## Consigne
Dressez la liste de tous les types de commerces qui, selon le texte fourni ci-dessous, existent déjà à tous les niveaux de la gare de Dijon.

## Texte fourni
--------------------
Cette américanisation de la malbouffe, cette modernisation de l’amuse-gueule est d’autant plus incongrue à la gare de Dijon, que celle-ci garde résolument un pied dans le passé, tant elle est dramatiquement sous-équipée en escalators et en ascenseurs. A  qui donc profite ce crime de la super-consommation robotisée alors qu’il y a déjà moult boulangeries/traiteurs ou cafés/restaurants  à profusion, et ce, à tous les niveaux de la gare ? Sûrement pas à l’usager « usagé » de la SNCF qui, comme moi, part un jour ou l’autre part à la conquête du Graal pour dénicher l’oiseau rarissime : l’agent SNCF susceptible d’indiquer s’il y a une correspondance pour Chalon-sur-Saône. Ou bien pour renseigner sur ces questions bêtement pratiques : quel quai ? Et à quelle heure ?
--------------------
## Jeu de données
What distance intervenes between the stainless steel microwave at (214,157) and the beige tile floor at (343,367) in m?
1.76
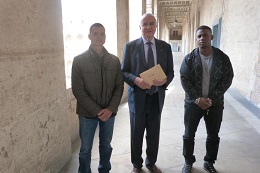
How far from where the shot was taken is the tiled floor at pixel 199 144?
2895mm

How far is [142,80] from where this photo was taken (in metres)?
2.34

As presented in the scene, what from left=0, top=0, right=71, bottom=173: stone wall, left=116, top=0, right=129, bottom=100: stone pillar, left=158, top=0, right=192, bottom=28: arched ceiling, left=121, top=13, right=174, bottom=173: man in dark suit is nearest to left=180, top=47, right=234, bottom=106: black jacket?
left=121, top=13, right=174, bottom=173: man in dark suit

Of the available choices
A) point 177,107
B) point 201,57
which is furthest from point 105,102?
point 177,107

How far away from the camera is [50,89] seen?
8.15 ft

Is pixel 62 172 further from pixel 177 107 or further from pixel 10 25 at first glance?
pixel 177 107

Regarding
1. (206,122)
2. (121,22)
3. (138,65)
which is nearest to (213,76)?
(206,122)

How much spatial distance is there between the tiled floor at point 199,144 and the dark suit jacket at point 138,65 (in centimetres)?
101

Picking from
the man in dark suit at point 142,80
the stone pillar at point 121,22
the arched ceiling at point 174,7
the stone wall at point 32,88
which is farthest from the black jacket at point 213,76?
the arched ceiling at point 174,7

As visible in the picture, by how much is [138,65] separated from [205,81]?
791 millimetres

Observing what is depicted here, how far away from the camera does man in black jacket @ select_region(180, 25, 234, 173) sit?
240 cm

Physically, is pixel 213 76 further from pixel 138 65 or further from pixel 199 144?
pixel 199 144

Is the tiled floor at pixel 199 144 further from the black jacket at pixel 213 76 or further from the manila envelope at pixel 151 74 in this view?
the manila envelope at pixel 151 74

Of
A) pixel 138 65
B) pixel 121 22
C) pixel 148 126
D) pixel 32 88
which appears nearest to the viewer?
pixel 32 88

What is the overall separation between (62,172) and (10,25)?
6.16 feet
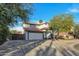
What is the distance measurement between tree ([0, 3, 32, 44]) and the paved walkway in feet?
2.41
--------------------
## Réponse
- boulangeries
- traiteurs
- cafés
- restaurants